>> start Dataset
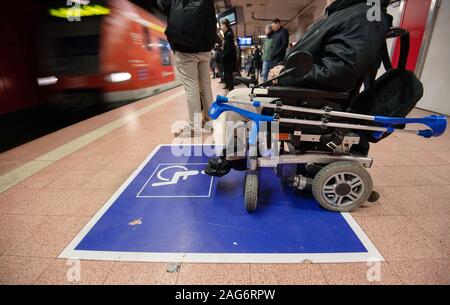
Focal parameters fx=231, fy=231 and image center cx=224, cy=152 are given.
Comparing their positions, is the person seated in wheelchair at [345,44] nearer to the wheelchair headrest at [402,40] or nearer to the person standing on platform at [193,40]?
the wheelchair headrest at [402,40]

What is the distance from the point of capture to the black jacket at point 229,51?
4.61 meters

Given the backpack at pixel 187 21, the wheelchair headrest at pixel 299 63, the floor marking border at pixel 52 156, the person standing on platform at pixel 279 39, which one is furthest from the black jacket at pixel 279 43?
the wheelchair headrest at pixel 299 63

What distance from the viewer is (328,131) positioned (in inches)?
52.7

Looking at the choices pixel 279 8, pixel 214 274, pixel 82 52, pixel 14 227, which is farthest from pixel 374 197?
pixel 279 8

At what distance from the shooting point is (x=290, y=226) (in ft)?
4.22

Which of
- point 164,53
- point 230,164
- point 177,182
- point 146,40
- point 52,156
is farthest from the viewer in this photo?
point 164,53

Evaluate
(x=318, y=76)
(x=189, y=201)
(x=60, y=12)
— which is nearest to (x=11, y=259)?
(x=189, y=201)

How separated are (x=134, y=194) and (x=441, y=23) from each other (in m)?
5.21

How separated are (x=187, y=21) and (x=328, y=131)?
1.65 metres

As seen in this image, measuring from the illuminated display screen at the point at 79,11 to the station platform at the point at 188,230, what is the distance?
11.5 feet

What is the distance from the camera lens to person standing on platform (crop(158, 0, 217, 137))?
2137 mm

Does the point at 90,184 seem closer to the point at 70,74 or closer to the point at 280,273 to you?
the point at 280,273

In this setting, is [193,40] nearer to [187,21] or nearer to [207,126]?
[187,21]

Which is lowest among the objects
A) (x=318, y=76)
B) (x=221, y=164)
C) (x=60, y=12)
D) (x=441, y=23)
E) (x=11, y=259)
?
(x=11, y=259)
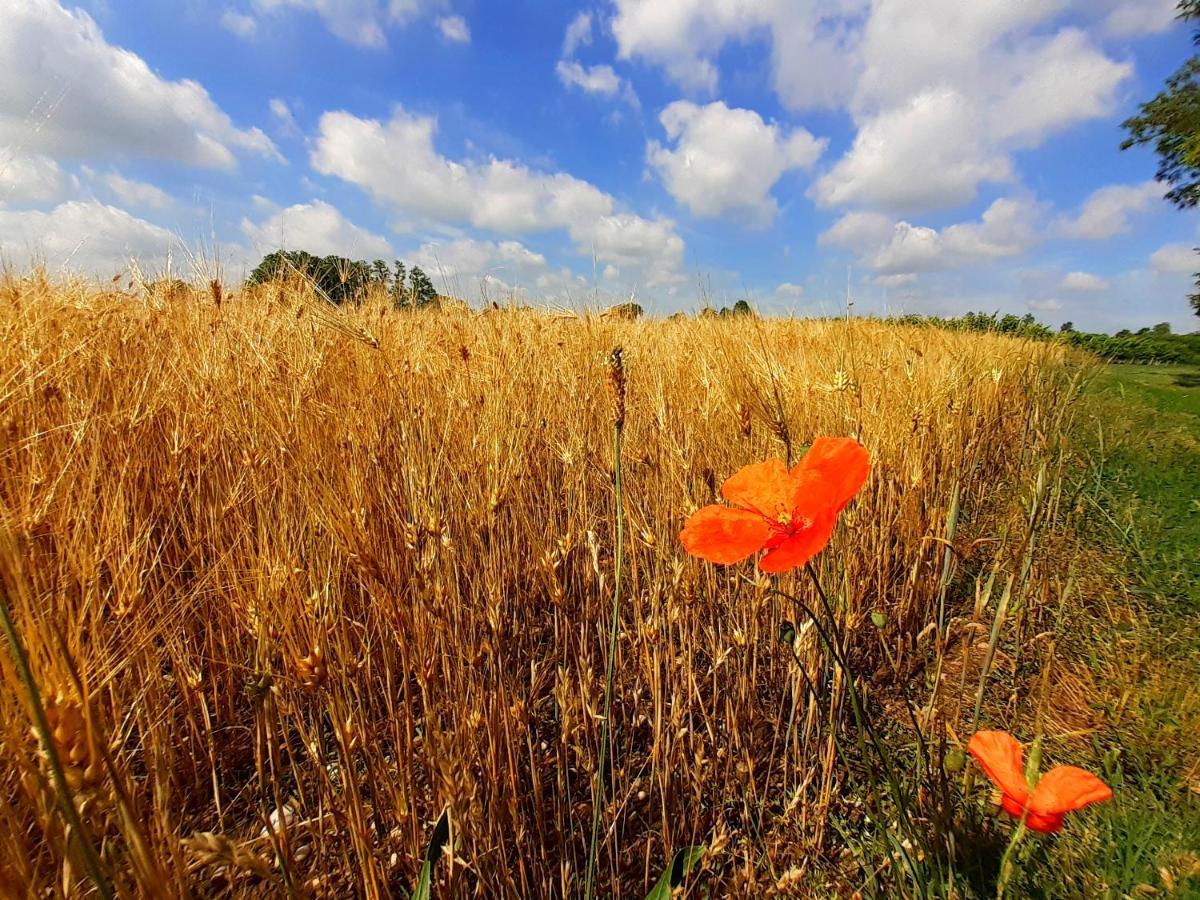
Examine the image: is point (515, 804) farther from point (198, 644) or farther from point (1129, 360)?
point (1129, 360)

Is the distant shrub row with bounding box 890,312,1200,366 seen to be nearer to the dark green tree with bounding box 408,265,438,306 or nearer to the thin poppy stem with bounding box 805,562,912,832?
the dark green tree with bounding box 408,265,438,306

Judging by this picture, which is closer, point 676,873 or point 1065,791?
point 1065,791

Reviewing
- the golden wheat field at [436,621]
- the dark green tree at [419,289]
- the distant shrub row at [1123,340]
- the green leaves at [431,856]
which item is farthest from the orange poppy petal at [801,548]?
the distant shrub row at [1123,340]

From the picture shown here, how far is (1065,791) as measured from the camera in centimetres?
54

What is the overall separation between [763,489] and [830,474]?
0.34ft

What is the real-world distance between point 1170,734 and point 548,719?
116cm

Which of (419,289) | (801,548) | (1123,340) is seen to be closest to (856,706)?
(801,548)

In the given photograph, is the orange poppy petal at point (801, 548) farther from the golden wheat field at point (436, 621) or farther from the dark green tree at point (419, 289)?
the dark green tree at point (419, 289)

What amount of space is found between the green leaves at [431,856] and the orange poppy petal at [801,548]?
1.84ft

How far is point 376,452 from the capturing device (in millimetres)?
1391

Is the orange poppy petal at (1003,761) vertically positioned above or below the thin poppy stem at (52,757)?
below

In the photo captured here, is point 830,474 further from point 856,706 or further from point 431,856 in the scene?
point 431,856

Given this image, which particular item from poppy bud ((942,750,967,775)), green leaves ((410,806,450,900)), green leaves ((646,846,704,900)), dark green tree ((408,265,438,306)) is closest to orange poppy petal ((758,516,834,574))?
poppy bud ((942,750,967,775))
>> end Dataset
Please write out every line of the records above word for word, leaving out the pictures.

Focal parameters fx=231, fy=231 and image center cx=224, cy=152 are given.
Comparing their positions, is the person seated in wheelchair at [345,44] nearer to the wheelchair headrest at [402,40] or nearer to the person standing on platform at [193,40]?
the wheelchair headrest at [402,40]

What is the distance from the point of capture to the black jacket at point 229,51?
4.61 meters

Given the backpack at pixel 187 21, the wheelchair headrest at pixel 299 63, the floor marking border at pixel 52 156, the person standing on platform at pixel 279 39, which one is furthest from the black jacket at pixel 279 43?
the wheelchair headrest at pixel 299 63

What distance from the viewer is (328,131) positioned (in inches)?
52.7

Looking at the choices pixel 279 8, pixel 214 274, pixel 82 52, pixel 14 227, which is farthest from pixel 374 197?
pixel 279 8

At what distance from the shooting point is (x=290, y=226) (in ft)?
4.22

Which of
- point 164,53
- point 230,164
- point 177,182
- point 146,40
- point 52,156
is farthest from the viewer in this photo?
point 164,53

Evaluate
(x=318, y=76)
(x=189, y=201)
(x=60, y=12)
— which is nearest to (x=11, y=259)?
(x=189, y=201)

How separated are (x=134, y=194) and (x=441, y=23) from each other (in m)?
5.21

How separated are (x=187, y=21) and (x=328, y=131)?
1.65 metres

As seen in this image, measuring from the illuminated display screen at the point at 79,11 to the station platform at the point at 188,230, what is the distance?
11.5 feet

What is the distance from the camera lens to person standing on platform (crop(158, 0, 217, 137))?
2137 mm

Does the point at 90,184 seem closer to the point at 70,74 or closer to the point at 280,273 to you?
the point at 280,273

In this setting, is [193,40] nearer to [187,21] or nearer to [207,126]?
[187,21]

Which is lowest among the objects
A) (x=318, y=76)
B) (x=221, y=164)
C) (x=60, y=12)
D) (x=441, y=23)
E) (x=11, y=259)
?
(x=11, y=259)
Examine the image: is point (515, 804) farther from point (198, 644) or farther from point (1129, 360)?
point (1129, 360)

Is the distant shrub row with bounding box 890,312,1200,366 seen to be nearer to the dark green tree with bounding box 408,265,438,306 or nearer to the thin poppy stem with bounding box 805,562,912,832?
the dark green tree with bounding box 408,265,438,306

Judging by this picture, which is closer, point 676,873 or point 1065,791?
point 1065,791

Reviewing
- the golden wheat field at [436,621]
- the dark green tree at [419,289]
- the distant shrub row at [1123,340]
- the green leaves at [431,856]
which item is farthest from the orange poppy petal at [801,548]?
the distant shrub row at [1123,340]

From the picture shown here, how far is (1065,791) as measured from the camera in centimetres?
54

What is the overall separation between [763,489] and [830,474]?
0.34ft

What is the real-world distance between point 1170,734 and point 548,719?
116cm

Which of (419,289) | (801,548) | (1123,340) is seen to be closest to (856,706)?
(801,548)

In the given photograph, is the orange poppy petal at point (801, 548) farther from the golden wheat field at point (436, 621) or farther from the dark green tree at point (419, 289)?
the dark green tree at point (419, 289)

What amount of space is found between the green leaves at [431,856] and the orange poppy petal at [801,548]?
1.84ft

How far is point 376,452 from the capturing device (in millimetres)?
1391

Is the orange poppy petal at (1003,761) vertically positioned above or below the thin poppy stem at (52,757)?
below

In the photo captured here, is point 830,474 further from point 856,706 or further from point 431,856 in the scene?
point 431,856

Given this image, which particular item from poppy bud ((942,750,967,775)), green leaves ((410,806,450,900)), green leaves ((646,846,704,900)), dark green tree ((408,265,438,306)) is closest to orange poppy petal ((758,516,834,574))?
poppy bud ((942,750,967,775))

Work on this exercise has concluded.